We have written previously about the fund’s high ‘active share’ – a metric that measures how actively managed a fund is – and in 2015, the fund’s non-benchmark exposure has clearly added value. In particular, the contribution from some of our earlier-stage investments is pleasing, as it can often take several years for operational progress to be meaningfully reflected in valuations. The early successes we have seen are encouraging therefore, and we believe this bodes extremely well for the future. Overall, we believe the performance numbers above represent a strong endorsement of truly active fund management.
|Stock||Average weight (%)||Contribution to fund (%)||Total return (%)|
|Stratified Medical (unquoted)||1.38||+2.86||+490.79|
Source: Northern Trust based on 2015 calendar year returns.
As for the Woodford Patient Capital Trust which launched in April last year, unfortunately, regulation prohibits us from discussing the specifics of its performance because it hasn’t passed its first anniversary yet. Broadly speaking, however, there have been some early successes (the trust also has positions in Stratified Medical and Prothena, for example) but, with a substantial exposure towards the health care industry, it has also been impacted by the deterioration in sentiment towards the US biotechnology sector. This has weighed on the performance of many early-stage health care businesses listed in the UK too, despite the fact that valuations on this side of the Atlantic are typically much more attractive.

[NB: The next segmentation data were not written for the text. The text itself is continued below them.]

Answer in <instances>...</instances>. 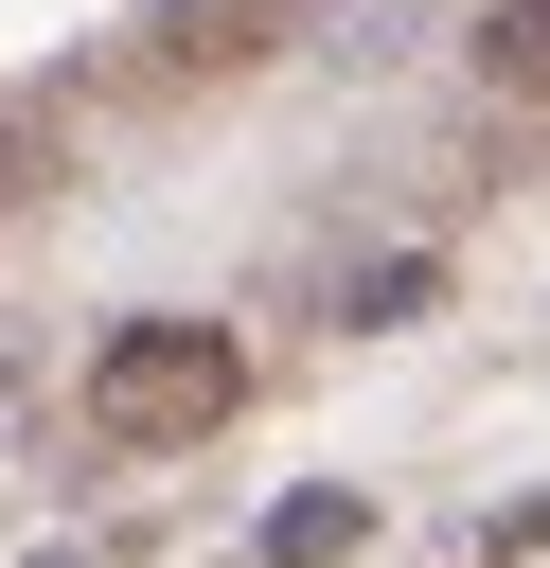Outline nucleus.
I'll return each mask as SVG.
<instances>
[{"label":"nucleus","instance_id":"20e7f679","mask_svg":"<svg viewBox=\"0 0 550 568\" xmlns=\"http://www.w3.org/2000/svg\"><path fill=\"white\" fill-rule=\"evenodd\" d=\"M461 53H479V89H497V106H550V0H479V36H461Z\"/></svg>","mask_w":550,"mask_h":568},{"label":"nucleus","instance_id":"7ed1b4c3","mask_svg":"<svg viewBox=\"0 0 550 568\" xmlns=\"http://www.w3.org/2000/svg\"><path fill=\"white\" fill-rule=\"evenodd\" d=\"M355 532H373V497H355V479H302V497H266V568H337Z\"/></svg>","mask_w":550,"mask_h":568},{"label":"nucleus","instance_id":"f03ea898","mask_svg":"<svg viewBox=\"0 0 550 568\" xmlns=\"http://www.w3.org/2000/svg\"><path fill=\"white\" fill-rule=\"evenodd\" d=\"M266 18H284V0H160L142 53H160V71H231V53H266Z\"/></svg>","mask_w":550,"mask_h":568},{"label":"nucleus","instance_id":"f257e3e1","mask_svg":"<svg viewBox=\"0 0 550 568\" xmlns=\"http://www.w3.org/2000/svg\"><path fill=\"white\" fill-rule=\"evenodd\" d=\"M248 390L231 320H106L89 337V444H213Z\"/></svg>","mask_w":550,"mask_h":568}]
</instances>
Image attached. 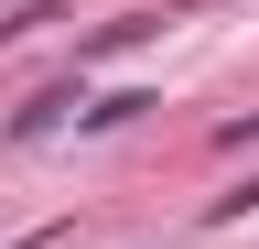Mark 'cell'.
<instances>
[{"label": "cell", "instance_id": "6da1fadb", "mask_svg": "<svg viewBox=\"0 0 259 249\" xmlns=\"http://www.w3.org/2000/svg\"><path fill=\"white\" fill-rule=\"evenodd\" d=\"M65 109H87V76H54V87H44L32 109H11V141H44V130H54Z\"/></svg>", "mask_w": 259, "mask_h": 249}, {"label": "cell", "instance_id": "3957f363", "mask_svg": "<svg viewBox=\"0 0 259 249\" xmlns=\"http://www.w3.org/2000/svg\"><path fill=\"white\" fill-rule=\"evenodd\" d=\"M54 22V0H22V11H0V44H22V33H44Z\"/></svg>", "mask_w": 259, "mask_h": 249}, {"label": "cell", "instance_id": "277c9868", "mask_svg": "<svg viewBox=\"0 0 259 249\" xmlns=\"http://www.w3.org/2000/svg\"><path fill=\"white\" fill-rule=\"evenodd\" d=\"M248 141H259V109H248V119H227V130H216V152H248Z\"/></svg>", "mask_w": 259, "mask_h": 249}, {"label": "cell", "instance_id": "7a4b0ae2", "mask_svg": "<svg viewBox=\"0 0 259 249\" xmlns=\"http://www.w3.org/2000/svg\"><path fill=\"white\" fill-rule=\"evenodd\" d=\"M151 33H162V11H119V22H97V33L76 44V76L97 65V54H130V44H151Z\"/></svg>", "mask_w": 259, "mask_h": 249}, {"label": "cell", "instance_id": "5b68a950", "mask_svg": "<svg viewBox=\"0 0 259 249\" xmlns=\"http://www.w3.org/2000/svg\"><path fill=\"white\" fill-rule=\"evenodd\" d=\"M248 206H259V173L238 184V195H216V217H248Z\"/></svg>", "mask_w": 259, "mask_h": 249}]
</instances>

It’s important to remind investors of the very long-term nature of the Woodford Patient Capital Trust. We remain extremely confident in the long-term investment opportunity here, which is underpinned by the solid operational progress being made by many of our investee companies which isn’t yet reflected in valuations. If anything, this allows even more confidence in the investment opportunity now than we had at launch.
Looking forward into 2016, we expect a difficult year for risk assets. Over the course of last year, markets have moved to reflect a more cautious view of the global economic outlook and now appear to take some of the risks that have concerned us for several years, much more seriously. At the same time, however, we have been becoming more cautious in our assessment of the global economic environment. As such, we do not believe a significant change to our investment strategy is warranted at this time. The shape of the portfolios remains well-suited to these conditions.

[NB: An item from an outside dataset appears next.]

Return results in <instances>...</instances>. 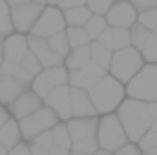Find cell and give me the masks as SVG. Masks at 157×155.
Returning a JSON list of instances; mask_svg holds the SVG:
<instances>
[{"instance_id":"cell-1","label":"cell","mask_w":157,"mask_h":155,"mask_svg":"<svg viewBox=\"0 0 157 155\" xmlns=\"http://www.w3.org/2000/svg\"><path fill=\"white\" fill-rule=\"evenodd\" d=\"M149 104V101H147ZM145 101H137L131 97H123V101L115 109V117H117L119 125L123 127L129 143H135L147 129L157 121L151 117L149 105Z\"/></svg>"},{"instance_id":"cell-2","label":"cell","mask_w":157,"mask_h":155,"mask_svg":"<svg viewBox=\"0 0 157 155\" xmlns=\"http://www.w3.org/2000/svg\"><path fill=\"white\" fill-rule=\"evenodd\" d=\"M88 97L98 115H105V113H113L117 109V105L123 101L125 88H123L121 81L105 74L88 89Z\"/></svg>"},{"instance_id":"cell-3","label":"cell","mask_w":157,"mask_h":155,"mask_svg":"<svg viewBox=\"0 0 157 155\" xmlns=\"http://www.w3.org/2000/svg\"><path fill=\"white\" fill-rule=\"evenodd\" d=\"M125 97L137 101H157V66L155 64H143L125 85Z\"/></svg>"},{"instance_id":"cell-4","label":"cell","mask_w":157,"mask_h":155,"mask_svg":"<svg viewBox=\"0 0 157 155\" xmlns=\"http://www.w3.org/2000/svg\"><path fill=\"white\" fill-rule=\"evenodd\" d=\"M143 64H145V62H143L141 54H139L135 48L127 46V48H123V50L111 52V60H109L107 74L125 85L131 78L141 70Z\"/></svg>"},{"instance_id":"cell-5","label":"cell","mask_w":157,"mask_h":155,"mask_svg":"<svg viewBox=\"0 0 157 155\" xmlns=\"http://www.w3.org/2000/svg\"><path fill=\"white\" fill-rule=\"evenodd\" d=\"M96 141L98 149L113 153L121 145L127 143V135L123 127L119 125L115 113H105V115L98 117V129H96Z\"/></svg>"},{"instance_id":"cell-6","label":"cell","mask_w":157,"mask_h":155,"mask_svg":"<svg viewBox=\"0 0 157 155\" xmlns=\"http://www.w3.org/2000/svg\"><path fill=\"white\" fill-rule=\"evenodd\" d=\"M58 121H60V119L56 117V113H54L48 105L42 104L38 109H36V112H32L30 115H26L24 119L18 121L20 135H22L24 141H30V139H34L38 133L52 129Z\"/></svg>"},{"instance_id":"cell-7","label":"cell","mask_w":157,"mask_h":155,"mask_svg":"<svg viewBox=\"0 0 157 155\" xmlns=\"http://www.w3.org/2000/svg\"><path fill=\"white\" fill-rule=\"evenodd\" d=\"M62 30H66L62 10L58 6H44L42 12H40V16H38V20H36L34 26H32L30 34L48 40L50 36H54L56 32H62Z\"/></svg>"},{"instance_id":"cell-8","label":"cell","mask_w":157,"mask_h":155,"mask_svg":"<svg viewBox=\"0 0 157 155\" xmlns=\"http://www.w3.org/2000/svg\"><path fill=\"white\" fill-rule=\"evenodd\" d=\"M42 4H36V2H24L20 6H12L10 8V24H12V30L18 32V34H30L34 22L38 20L40 12H42Z\"/></svg>"},{"instance_id":"cell-9","label":"cell","mask_w":157,"mask_h":155,"mask_svg":"<svg viewBox=\"0 0 157 155\" xmlns=\"http://www.w3.org/2000/svg\"><path fill=\"white\" fill-rule=\"evenodd\" d=\"M105 24L111 28H131L137 22V12L127 0H113L109 10L104 14Z\"/></svg>"},{"instance_id":"cell-10","label":"cell","mask_w":157,"mask_h":155,"mask_svg":"<svg viewBox=\"0 0 157 155\" xmlns=\"http://www.w3.org/2000/svg\"><path fill=\"white\" fill-rule=\"evenodd\" d=\"M107 74L105 70H101L100 66H96L94 62H88L86 66L78 68V70H70L68 72V85L70 88H80L88 92L100 78H104Z\"/></svg>"},{"instance_id":"cell-11","label":"cell","mask_w":157,"mask_h":155,"mask_svg":"<svg viewBox=\"0 0 157 155\" xmlns=\"http://www.w3.org/2000/svg\"><path fill=\"white\" fill-rule=\"evenodd\" d=\"M26 44H28V50L38 58L40 66L44 68H54V66H62L64 64V58L58 56L56 52L48 46V42L44 38H38V36H32V34H26Z\"/></svg>"},{"instance_id":"cell-12","label":"cell","mask_w":157,"mask_h":155,"mask_svg":"<svg viewBox=\"0 0 157 155\" xmlns=\"http://www.w3.org/2000/svg\"><path fill=\"white\" fill-rule=\"evenodd\" d=\"M42 101H44V105H48V108L56 113V117L60 121L72 119V108H70V85L54 88Z\"/></svg>"},{"instance_id":"cell-13","label":"cell","mask_w":157,"mask_h":155,"mask_svg":"<svg viewBox=\"0 0 157 155\" xmlns=\"http://www.w3.org/2000/svg\"><path fill=\"white\" fill-rule=\"evenodd\" d=\"M42 104H44L42 97H38L32 89H26V92L20 93L14 101H10V104L6 105V109H8V113H10V117H14L16 121H20L26 115H30L32 112H36Z\"/></svg>"},{"instance_id":"cell-14","label":"cell","mask_w":157,"mask_h":155,"mask_svg":"<svg viewBox=\"0 0 157 155\" xmlns=\"http://www.w3.org/2000/svg\"><path fill=\"white\" fill-rule=\"evenodd\" d=\"M66 129L70 133L72 141H80V139H88V137H96V129H98V115L96 117H72V119L64 121Z\"/></svg>"},{"instance_id":"cell-15","label":"cell","mask_w":157,"mask_h":155,"mask_svg":"<svg viewBox=\"0 0 157 155\" xmlns=\"http://www.w3.org/2000/svg\"><path fill=\"white\" fill-rule=\"evenodd\" d=\"M28 52V44H26V36L12 32V34L2 38V58L4 62H20L22 56Z\"/></svg>"},{"instance_id":"cell-16","label":"cell","mask_w":157,"mask_h":155,"mask_svg":"<svg viewBox=\"0 0 157 155\" xmlns=\"http://www.w3.org/2000/svg\"><path fill=\"white\" fill-rule=\"evenodd\" d=\"M70 108H72V117H96L98 115L88 97V92L80 88H70Z\"/></svg>"},{"instance_id":"cell-17","label":"cell","mask_w":157,"mask_h":155,"mask_svg":"<svg viewBox=\"0 0 157 155\" xmlns=\"http://www.w3.org/2000/svg\"><path fill=\"white\" fill-rule=\"evenodd\" d=\"M98 42H100L104 48H107L109 52L123 50V48L129 46V30H125V28H111V26H107L105 30L100 34Z\"/></svg>"},{"instance_id":"cell-18","label":"cell","mask_w":157,"mask_h":155,"mask_svg":"<svg viewBox=\"0 0 157 155\" xmlns=\"http://www.w3.org/2000/svg\"><path fill=\"white\" fill-rule=\"evenodd\" d=\"M26 89H30V84L0 74V105L6 108L10 101H14L16 97H18L20 93H24Z\"/></svg>"},{"instance_id":"cell-19","label":"cell","mask_w":157,"mask_h":155,"mask_svg":"<svg viewBox=\"0 0 157 155\" xmlns=\"http://www.w3.org/2000/svg\"><path fill=\"white\" fill-rule=\"evenodd\" d=\"M20 141H24V139H22V135H20L18 121H16L14 117H8L2 123V127H0V145L8 151V149H12L14 145H18Z\"/></svg>"},{"instance_id":"cell-20","label":"cell","mask_w":157,"mask_h":155,"mask_svg":"<svg viewBox=\"0 0 157 155\" xmlns=\"http://www.w3.org/2000/svg\"><path fill=\"white\" fill-rule=\"evenodd\" d=\"M90 62V48L88 46H80V48H72L64 58V68L66 70H78V68L86 66Z\"/></svg>"},{"instance_id":"cell-21","label":"cell","mask_w":157,"mask_h":155,"mask_svg":"<svg viewBox=\"0 0 157 155\" xmlns=\"http://www.w3.org/2000/svg\"><path fill=\"white\" fill-rule=\"evenodd\" d=\"M40 76L44 78L48 85L54 89V88H60V85H68V70L62 66H54V68H44L40 72Z\"/></svg>"},{"instance_id":"cell-22","label":"cell","mask_w":157,"mask_h":155,"mask_svg":"<svg viewBox=\"0 0 157 155\" xmlns=\"http://www.w3.org/2000/svg\"><path fill=\"white\" fill-rule=\"evenodd\" d=\"M90 48V62H94L96 66H100L101 70L107 72V68H109V60H111V52L104 48L98 40H92V42L88 44Z\"/></svg>"},{"instance_id":"cell-23","label":"cell","mask_w":157,"mask_h":155,"mask_svg":"<svg viewBox=\"0 0 157 155\" xmlns=\"http://www.w3.org/2000/svg\"><path fill=\"white\" fill-rule=\"evenodd\" d=\"M62 16H64L66 26H72V28L80 26L82 28L92 14H90V10L86 6H78V8H70V10H62Z\"/></svg>"},{"instance_id":"cell-24","label":"cell","mask_w":157,"mask_h":155,"mask_svg":"<svg viewBox=\"0 0 157 155\" xmlns=\"http://www.w3.org/2000/svg\"><path fill=\"white\" fill-rule=\"evenodd\" d=\"M50 133H52V145L54 147H62V149L72 147V139H70V133H68V129H66L64 121H58L50 129Z\"/></svg>"},{"instance_id":"cell-25","label":"cell","mask_w":157,"mask_h":155,"mask_svg":"<svg viewBox=\"0 0 157 155\" xmlns=\"http://www.w3.org/2000/svg\"><path fill=\"white\" fill-rule=\"evenodd\" d=\"M82 28H84V32L88 34L90 40H98V38H100V34L107 28V24H105V18H104V16L92 14L88 20H86V24Z\"/></svg>"},{"instance_id":"cell-26","label":"cell","mask_w":157,"mask_h":155,"mask_svg":"<svg viewBox=\"0 0 157 155\" xmlns=\"http://www.w3.org/2000/svg\"><path fill=\"white\" fill-rule=\"evenodd\" d=\"M66 38H68V46L70 50L72 48H80V46H88L92 40L88 38V34L84 32V28H72V26H66Z\"/></svg>"},{"instance_id":"cell-27","label":"cell","mask_w":157,"mask_h":155,"mask_svg":"<svg viewBox=\"0 0 157 155\" xmlns=\"http://www.w3.org/2000/svg\"><path fill=\"white\" fill-rule=\"evenodd\" d=\"M127 30H129V46L135 48L137 52H139V48L143 46V42L149 38V34H153V32H149L147 28H143L141 24H137V22L131 28H127Z\"/></svg>"},{"instance_id":"cell-28","label":"cell","mask_w":157,"mask_h":155,"mask_svg":"<svg viewBox=\"0 0 157 155\" xmlns=\"http://www.w3.org/2000/svg\"><path fill=\"white\" fill-rule=\"evenodd\" d=\"M46 42H48V46H50L58 56H62V58H66V54L70 52L68 38H66V32H64V30H62V32H56V34L50 36Z\"/></svg>"},{"instance_id":"cell-29","label":"cell","mask_w":157,"mask_h":155,"mask_svg":"<svg viewBox=\"0 0 157 155\" xmlns=\"http://www.w3.org/2000/svg\"><path fill=\"white\" fill-rule=\"evenodd\" d=\"M139 151H149V149H157V123H153L137 141H135Z\"/></svg>"},{"instance_id":"cell-30","label":"cell","mask_w":157,"mask_h":155,"mask_svg":"<svg viewBox=\"0 0 157 155\" xmlns=\"http://www.w3.org/2000/svg\"><path fill=\"white\" fill-rule=\"evenodd\" d=\"M139 54H141L143 62L155 64V60H157V36H155V32L149 34V38L143 42V46L139 48Z\"/></svg>"},{"instance_id":"cell-31","label":"cell","mask_w":157,"mask_h":155,"mask_svg":"<svg viewBox=\"0 0 157 155\" xmlns=\"http://www.w3.org/2000/svg\"><path fill=\"white\" fill-rule=\"evenodd\" d=\"M18 64H20V68H22V70L26 72L28 76H32V78H34V76H38L40 72H42V66H40L38 58H36V56L32 54L30 50H28L26 54L22 56V60H20Z\"/></svg>"},{"instance_id":"cell-32","label":"cell","mask_w":157,"mask_h":155,"mask_svg":"<svg viewBox=\"0 0 157 155\" xmlns=\"http://www.w3.org/2000/svg\"><path fill=\"white\" fill-rule=\"evenodd\" d=\"M137 24H141V26L147 28L149 32H155L157 30V8L137 12Z\"/></svg>"},{"instance_id":"cell-33","label":"cell","mask_w":157,"mask_h":155,"mask_svg":"<svg viewBox=\"0 0 157 155\" xmlns=\"http://www.w3.org/2000/svg\"><path fill=\"white\" fill-rule=\"evenodd\" d=\"M12 24H10V8L4 0H0V36H8L12 34Z\"/></svg>"},{"instance_id":"cell-34","label":"cell","mask_w":157,"mask_h":155,"mask_svg":"<svg viewBox=\"0 0 157 155\" xmlns=\"http://www.w3.org/2000/svg\"><path fill=\"white\" fill-rule=\"evenodd\" d=\"M96 149H98L96 137H88V139L72 141V147H70V151H80V153H86V155H92Z\"/></svg>"},{"instance_id":"cell-35","label":"cell","mask_w":157,"mask_h":155,"mask_svg":"<svg viewBox=\"0 0 157 155\" xmlns=\"http://www.w3.org/2000/svg\"><path fill=\"white\" fill-rule=\"evenodd\" d=\"M113 4V0H86L84 6L90 10V14H96V16H104L109 6Z\"/></svg>"},{"instance_id":"cell-36","label":"cell","mask_w":157,"mask_h":155,"mask_svg":"<svg viewBox=\"0 0 157 155\" xmlns=\"http://www.w3.org/2000/svg\"><path fill=\"white\" fill-rule=\"evenodd\" d=\"M30 143H36V145H40V147H46V149L52 147V133H50V129L38 133L34 139H30Z\"/></svg>"},{"instance_id":"cell-37","label":"cell","mask_w":157,"mask_h":155,"mask_svg":"<svg viewBox=\"0 0 157 155\" xmlns=\"http://www.w3.org/2000/svg\"><path fill=\"white\" fill-rule=\"evenodd\" d=\"M129 4L135 8V12H143V10L157 8V0H129Z\"/></svg>"},{"instance_id":"cell-38","label":"cell","mask_w":157,"mask_h":155,"mask_svg":"<svg viewBox=\"0 0 157 155\" xmlns=\"http://www.w3.org/2000/svg\"><path fill=\"white\" fill-rule=\"evenodd\" d=\"M113 155H141V151L137 149L135 143H129V141H127L125 145H121L119 149H115Z\"/></svg>"},{"instance_id":"cell-39","label":"cell","mask_w":157,"mask_h":155,"mask_svg":"<svg viewBox=\"0 0 157 155\" xmlns=\"http://www.w3.org/2000/svg\"><path fill=\"white\" fill-rule=\"evenodd\" d=\"M6 155H30V147H28V141H20L18 145H14L12 149H8Z\"/></svg>"},{"instance_id":"cell-40","label":"cell","mask_w":157,"mask_h":155,"mask_svg":"<svg viewBox=\"0 0 157 155\" xmlns=\"http://www.w3.org/2000/svg\"><path fill=\"white\" fill-rule=\"evenodd\" d=\"M86 0H60L56 4L60 10H70V8H78V6H84Z\"/></svg>"},{"instance_id":"cell-41","label":"cell","mask_w":157,"mask_h":155,"mask_svg":"<svg viewBox=\"0 0 157 155\" xmlns=\"http://www.w3.org/2000/svg\"><path fill=\"white\" fill-rule=\"evenodd\" d=\"M28 147H30V155H48V149L50 147H40V145H36V143H30L28 141Z\"/></svg>"},{"instance_id":"cell-42","label":"cell","mask_w":157,"mask_h":155,"mask_svg":"<svg viewBox=\"0 0 157 155\" xmlns=\"http://www.w3.org/2000/svg\"><path fill=\"white\" fill-rule=\"evenodd\" d=\"M48 155H70V149H62V147H52L48 149Z\"/></svg>"},{"instance_id":"cell-43","label":"cell","mask_w":157,"mask_h":155,"mask_svg":"<svg viewBox=\"0 0 157 155\" xmlns=\"http://www.w3.org/2000/svg\"><path fill=\"white\" fill-rule=\"evenodd\" d=\"M10 117V113H8V109L4 108V105H0V127H2V123Z\"/></svg>"},{"instance_id":"cell-44","label":"cell","mask_w":157,"mask_h":155,"mask_svg":"<svg viewBox=\"0 0 157 155\" xmlns=\"http://www.w3.org/2000/svg\"><path fill=\"white\" fill-rule=\"evenodd\" d=\"M4 2L8 4V8H12V6H20L24 2H30V0H4Z\"/></svg>"},{"instance_id":"cell-45","label":"cell","mask_w":157,"mask_h":155,"mask_svg":"<svg viewBox=\"0 0 157 155\" xmlns=\"http://www.w3.org/2000/svg\"><path fill=\"white\" fill-rule=\"evenodd\" d=\"M92 155H113V153H109V151H104V149H96Z\"/></svg>"},{"instance_id":"cell-46","label":"cell","mask_w":157,"mask_h":155,"mask_svg":"<svg viewBox=\"0 0 157 155\" xmlns=\"http://www.w3.org/2000/svg\"><path fill=\"white\" fill-rule=\"evenodd\" d=\"M58 2H60V0H46V4H50V6H56Z\"/></svg>"},{"instance_id":"cell-47","label":"cell","mask_w":157,"mask_h":155,"mask_svg":"<svg viewBox=\"0 0 157 155\" xmlns=\"http://www.w3.org/2000/svg\"><path fill=\"white\" fill-rule=\"evenodd\" d=\"M30 2H36V4H42V6H46V0H30Z\"/></svg>"},{"instance_id":"cell-48","label":"cell","mask_w":157,"mask_h":155,"mask_svg":"<svg viewBox=\"0 0 157 155\" xmlns=\"http://www.w3.org/2000/svg\"><path fill=\"white\" fill-rule=\"evenodd\" d=\"M2 62H4V58H2V44H0V66H2Z\"/></svg>"},{"instance_id":"cell-49","label":"cell","mask_w":157,"mask_h":155,"mask_svg":"<svg viewBox=\"0 0 157 155\" xmlns=\"http://www.w3.org/2000/svg\"><path fill=\"white\" fill-rule=\"evenodd\" d=\"M70 155H86V153H80V151H70Z\"/></svg>"},{"instance_id":"cell-50","label":"cell","mask_w":157,"mask_h":155,"mask_svg":"<svg viewBox=\"0 0 157 155\" xmlns=\"http://www.w3.org/2000/svg\"><path fill=\"white\" fill-rule=\"evenodd\" d=\"M0 155H6V149H4L2 145H0Z\"/></svg>"},{"instance_id":"cell-51","label":"cell","mask_w":157,"mask_h":155,"mask_svg":"<svg viewBox=\"0 0 157 155\" xmlns=\"http://www.w3.org/2000/svg\"><path fill=\"white\" fill-rule=\"evenodd\" d=\"M0 44H2V36H0Z\"/></svg>"},{"instance_id":"cell-52","label":"cell","mask_w":157,"mask_h":155,"mask_svg":"<svg viewBox=\"0 0 157 155\" xmlns=\"http://www.w3.org/2000/svg\"><path fill=\"white\" fill-rule=\"evenodd\" d=\"M127 2H129V0H127Z\"/></svg>"}]
</instances>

We continue to favour investment in attractively valued, dependable growth opportunities which are capable of delivering growth even in the difficult macroeconomic environment that we foresee. Meanwhile, the fortunes of our earlier-stage companies with considerable long-term growth potential will be largely determined by their own progress, not by macroeconomic factors. On balance, therefore, we remain confident in our ability to continue to deliver attractively positive long-term returns to investors.

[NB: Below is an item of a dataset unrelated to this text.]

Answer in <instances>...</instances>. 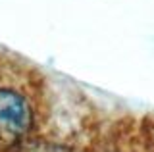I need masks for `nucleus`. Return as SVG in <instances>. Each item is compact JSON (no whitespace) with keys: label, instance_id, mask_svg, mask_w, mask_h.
<instances>
[{"label":"nucleus","instance_id":"1","mask_svg":"<svg viewBox=\"0 0 154 152\" xmlns=\"http://www.w3.org/2000/svg\"><path fill=\"white\" fill-rule=\"evenodd\" d=\"M35 112L31 100L14 87H0V142L14 144L31 131Z\"/></svg>","mask_w":154,"mask_h":152}]
</instances>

This year is shaping up to be a tough one for equity markets but we view the future with confidence.
Performance contributions are calculated on a total return basis, including the impact of intra-period trading, gross of fees in sterling using closing prices. Stock returns can only be calculated where the position has been held by for the full period.
Past performance is not a guide to future returns. This data is provided for information purposes only and should not be reproduced, published or disseminated in any manner. Care is taken in ensuring this is accurate as at the stated date. However, this is not guaranteed, and the portfolio may change at any time. This does not constitute investment advice or any recommendation with regard to the listed stocks.